● **Your instructions**
Copy every line of the material below word for word, with nothing left out or changed.

— start of Records to process —

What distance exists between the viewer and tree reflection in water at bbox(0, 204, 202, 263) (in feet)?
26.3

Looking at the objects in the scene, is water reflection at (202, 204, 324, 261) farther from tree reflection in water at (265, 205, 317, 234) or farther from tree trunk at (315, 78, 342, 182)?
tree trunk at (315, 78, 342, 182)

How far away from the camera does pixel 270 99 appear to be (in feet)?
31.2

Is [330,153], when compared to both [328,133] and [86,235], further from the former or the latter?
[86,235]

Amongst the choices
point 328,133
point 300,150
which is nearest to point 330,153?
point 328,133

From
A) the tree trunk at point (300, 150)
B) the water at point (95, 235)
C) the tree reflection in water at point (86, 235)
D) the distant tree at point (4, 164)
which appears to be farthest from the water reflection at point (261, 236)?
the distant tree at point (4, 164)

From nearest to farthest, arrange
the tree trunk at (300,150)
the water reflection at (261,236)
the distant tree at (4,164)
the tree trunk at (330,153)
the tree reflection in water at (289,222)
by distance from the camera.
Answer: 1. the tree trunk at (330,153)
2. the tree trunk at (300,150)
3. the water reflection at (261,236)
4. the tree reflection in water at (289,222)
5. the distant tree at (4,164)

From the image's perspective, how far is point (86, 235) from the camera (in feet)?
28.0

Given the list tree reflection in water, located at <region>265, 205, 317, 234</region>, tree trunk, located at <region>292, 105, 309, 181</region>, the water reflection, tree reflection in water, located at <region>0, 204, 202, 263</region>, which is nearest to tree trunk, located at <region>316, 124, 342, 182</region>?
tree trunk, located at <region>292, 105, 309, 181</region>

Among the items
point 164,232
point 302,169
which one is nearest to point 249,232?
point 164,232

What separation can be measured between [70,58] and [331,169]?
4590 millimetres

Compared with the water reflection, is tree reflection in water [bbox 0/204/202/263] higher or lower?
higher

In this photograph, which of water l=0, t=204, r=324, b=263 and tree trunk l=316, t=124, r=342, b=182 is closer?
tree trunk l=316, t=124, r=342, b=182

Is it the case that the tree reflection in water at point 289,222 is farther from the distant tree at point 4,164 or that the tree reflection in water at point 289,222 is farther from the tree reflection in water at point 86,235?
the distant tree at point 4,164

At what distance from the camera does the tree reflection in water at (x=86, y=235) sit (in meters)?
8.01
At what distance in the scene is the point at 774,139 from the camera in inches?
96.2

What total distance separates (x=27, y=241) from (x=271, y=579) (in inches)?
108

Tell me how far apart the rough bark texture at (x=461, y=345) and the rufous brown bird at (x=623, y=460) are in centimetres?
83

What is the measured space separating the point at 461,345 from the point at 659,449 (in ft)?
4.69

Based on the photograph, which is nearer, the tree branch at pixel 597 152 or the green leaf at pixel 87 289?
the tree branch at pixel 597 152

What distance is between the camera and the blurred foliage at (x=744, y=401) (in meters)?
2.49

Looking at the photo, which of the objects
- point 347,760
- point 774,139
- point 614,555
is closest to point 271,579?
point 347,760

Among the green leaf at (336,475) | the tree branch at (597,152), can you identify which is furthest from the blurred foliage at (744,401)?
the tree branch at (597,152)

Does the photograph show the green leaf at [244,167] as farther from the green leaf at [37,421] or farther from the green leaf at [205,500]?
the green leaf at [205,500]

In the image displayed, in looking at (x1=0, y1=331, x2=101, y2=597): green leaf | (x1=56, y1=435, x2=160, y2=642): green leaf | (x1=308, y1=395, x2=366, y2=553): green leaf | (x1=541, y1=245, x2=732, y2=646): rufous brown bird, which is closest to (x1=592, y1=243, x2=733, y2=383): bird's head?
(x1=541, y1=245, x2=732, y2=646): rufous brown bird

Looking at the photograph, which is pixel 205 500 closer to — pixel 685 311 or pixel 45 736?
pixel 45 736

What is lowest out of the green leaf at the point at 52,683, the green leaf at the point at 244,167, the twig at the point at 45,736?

— end of Records to process —

● **Result of the task**
What distance exists between the viewer and tree reflection in water at bbox(0, 204, 202, 263) (in feet)?
26.3

Looking at the objects in the scene, is water reflection at (202, 204, 324, 261) farther from tree reflection in water at (265, 205, 317, 234) or farther from tree trunk at (315, 78, 342, 182)?
tree trunk at (315, 78, 342, 182)

How far away from the camera does pixel 270 99 appear to be (in feet)?
31.2

Is [330,153], when compared to both [328,133] and [86,235], further from the former or the latter?
[86,235]

Amongst the choices
point 328,133
point 300,150
which is nearest to point 330,153?
point 328,133

From
A) the tree trunk at point (300, 150)
B) the water at point (95, 235)
C) the tree reflection in water at point (86, 235)
D) the distant tree at point (4, 164)
which appears to be farthest from the water reflection at point (261, 236)?
the distant tree at point (4, 164)

From nearest to farthest, arrange
the tree trunk at (300,150)
the water reflection at (261,236)
the distant tree at (4,164)
the tree trunk at (330,153)
the tree reflection in water at (289,222)
by distance from the camera.
Answer: 1. the tree trunk at (330,153)
2. the tree trunk at (300,150)
3. the water reflection at (261,236)
4. the tree reflection in water at (289,222)
5. the distant tree at (4,164)

From the image's perspective, how far is point (86, 235) from the camera (in feet)?
28.0

Given the list tree reflection in water, located at <region>265, 205, 317, 234</region>, tree trunk, located at <region>292, 105, 309, 181</region>, the water reflection, tree reflection in water, located at <region>0, 204, 202, 263</region>, which is nearest to tree trunk, located at <region>316, 124, 342, 182</region>?
tree trunk, located at <region>292, 105, 309, 181</region>

Among the items
point 164,232
point 302,169
which one is nearest to point 249,232?
point 164,232

What separation can be measured between [70,58] and [331,169]?
4590 millimetres

Compared with the water reflection, is tree reflection in water [bbox 0/204/202/263] higher or lower?
higher

In this photograph, which of water l=0, t=204, r=324, b=263 and tree trunk l=316, t=124, r=342, b=182 is closer?
tree trunk l=316, t=124, r=342, b=182

Is it the case that the tree reflection in water at point 289,222 is farther from the distant tree at point 4,164 or that the tree reflection in water at point 289,222 is farther from the tree reflection in water at point 86,235?
the distant tree at point 4,164

At what distance from the camera does the tree reflection in water at (x=86, y=235) sit (in meters)?
8.01
At what distance in the scene is the point at 774,139 from the camera in inches?
96.2

What total distance separates (x=27, y=241) from (x=271, y=579) (in inches)?
108

Tell me how far apart the rough bark texture at (x=461, y=345) and the rufous brown bird at (x=623, y=460) are in centimetres?
83

What is the measured space separating the point at 461,345 from the point at 659,449 (in ft)?
4.69

Based on the photograph, which is nearer, the tree branch at pixel 597 152 or the green leaf at pixel 87 289?
the tree branch at pixel 597 152

What distance is between the camera and the blurred foliage at (x=744, y=401) (in meters)?
2.49

Looking at the photo, which of the objects
- point 347,760
- point 774,139
- point 614,555
is closest to point 271,579?
point 347,760

Among the green leaf at (336,475) | the tree branch at (597,152), can you identify which is furthest from the blurred foliage at (744,401)?
the tree branch at (597,152)

Does the photograph show the green leaf at [244,167] as farther from the green leaf at [37,421] or farther from the green leaf at [205,500]?
the green leaf at [205,500]

In the image displayed, in looking at (x1=0, y1=331, x2=101, y2=597): green leaf | (x1=56, y1=435, x2=160, y2=642): green leaf | (x1=308, y1=395, x2=366, y2=553): green leaf | (x1=541, y1=245, x2=732, y2=646): rufous brown bird, which is closest to (x1=592, y1=243, x2=733, y2=383): bird's head?
(x1=541, y1=245, x2=732, y2=646): rufous brown bird

Looking at the photograph, which is pixel 205 500 closer to — pixel 685 311 or pixel 45 736?
pixel 45 736

What is lowest out of the green leaf at the point at 52,683, the green leaf at the point at 244,167, the twig at the point at 45,736?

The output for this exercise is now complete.